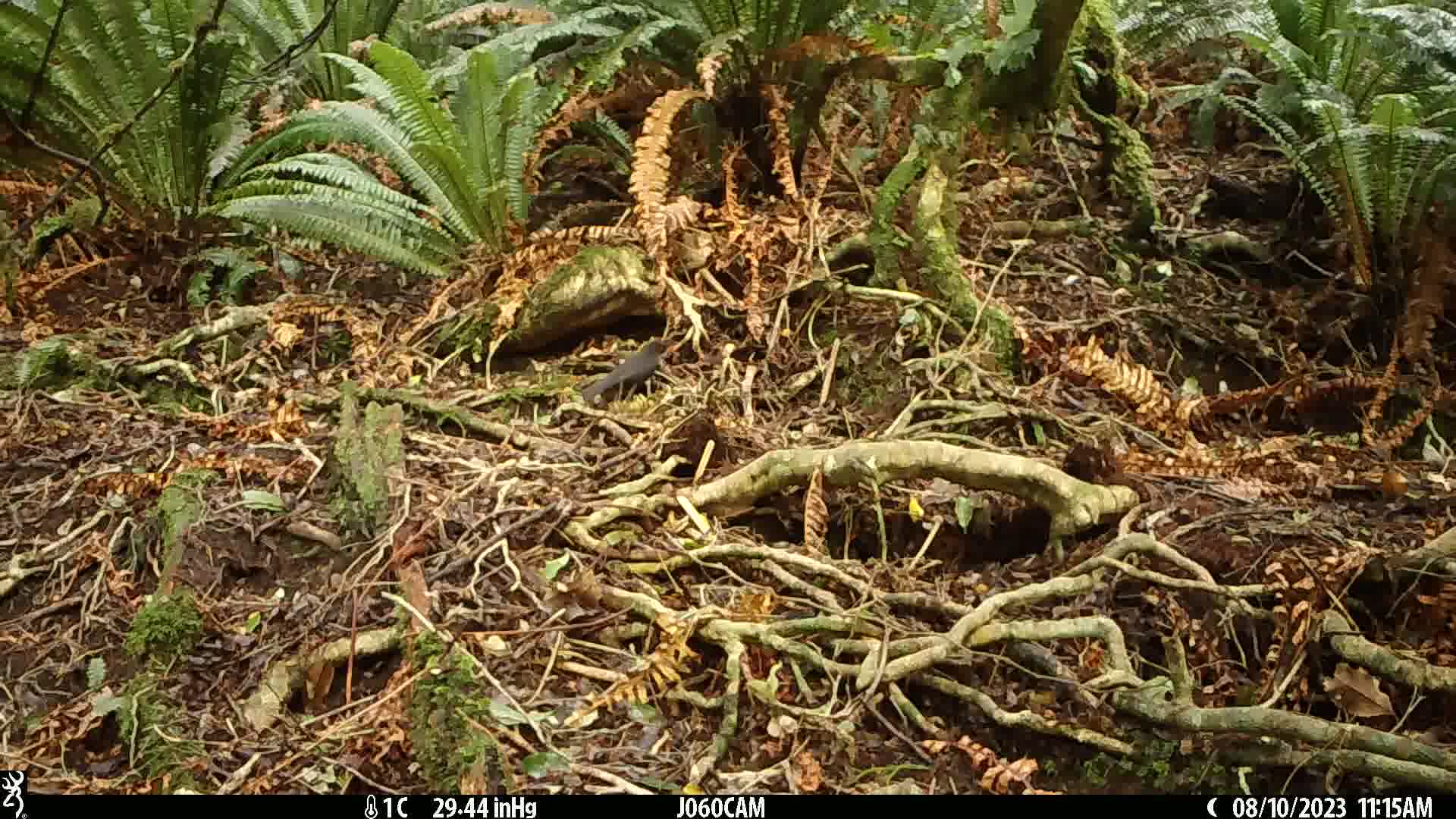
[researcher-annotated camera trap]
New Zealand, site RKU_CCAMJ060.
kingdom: Animalia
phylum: Chordata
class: Aves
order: Passeriformes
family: Turdidae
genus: Turdus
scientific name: Turdus merula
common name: eurasian blackbird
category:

::::::::::

* [PROBLEM DETAILS] Print each of the records above exactly as written, leaving no picture in the copy.

* [SOLVED PROBLEM]
[researcher-annotated camera trap]
New Zealand, site RKU_CCAMJ060.
kingdom: Animalia
phylum: Chordata
class: Aves
order: Passeriformes
family: Turdidae
genus: Turdus
scientific name: Turdus merula
common name: eurasian blackbird
category:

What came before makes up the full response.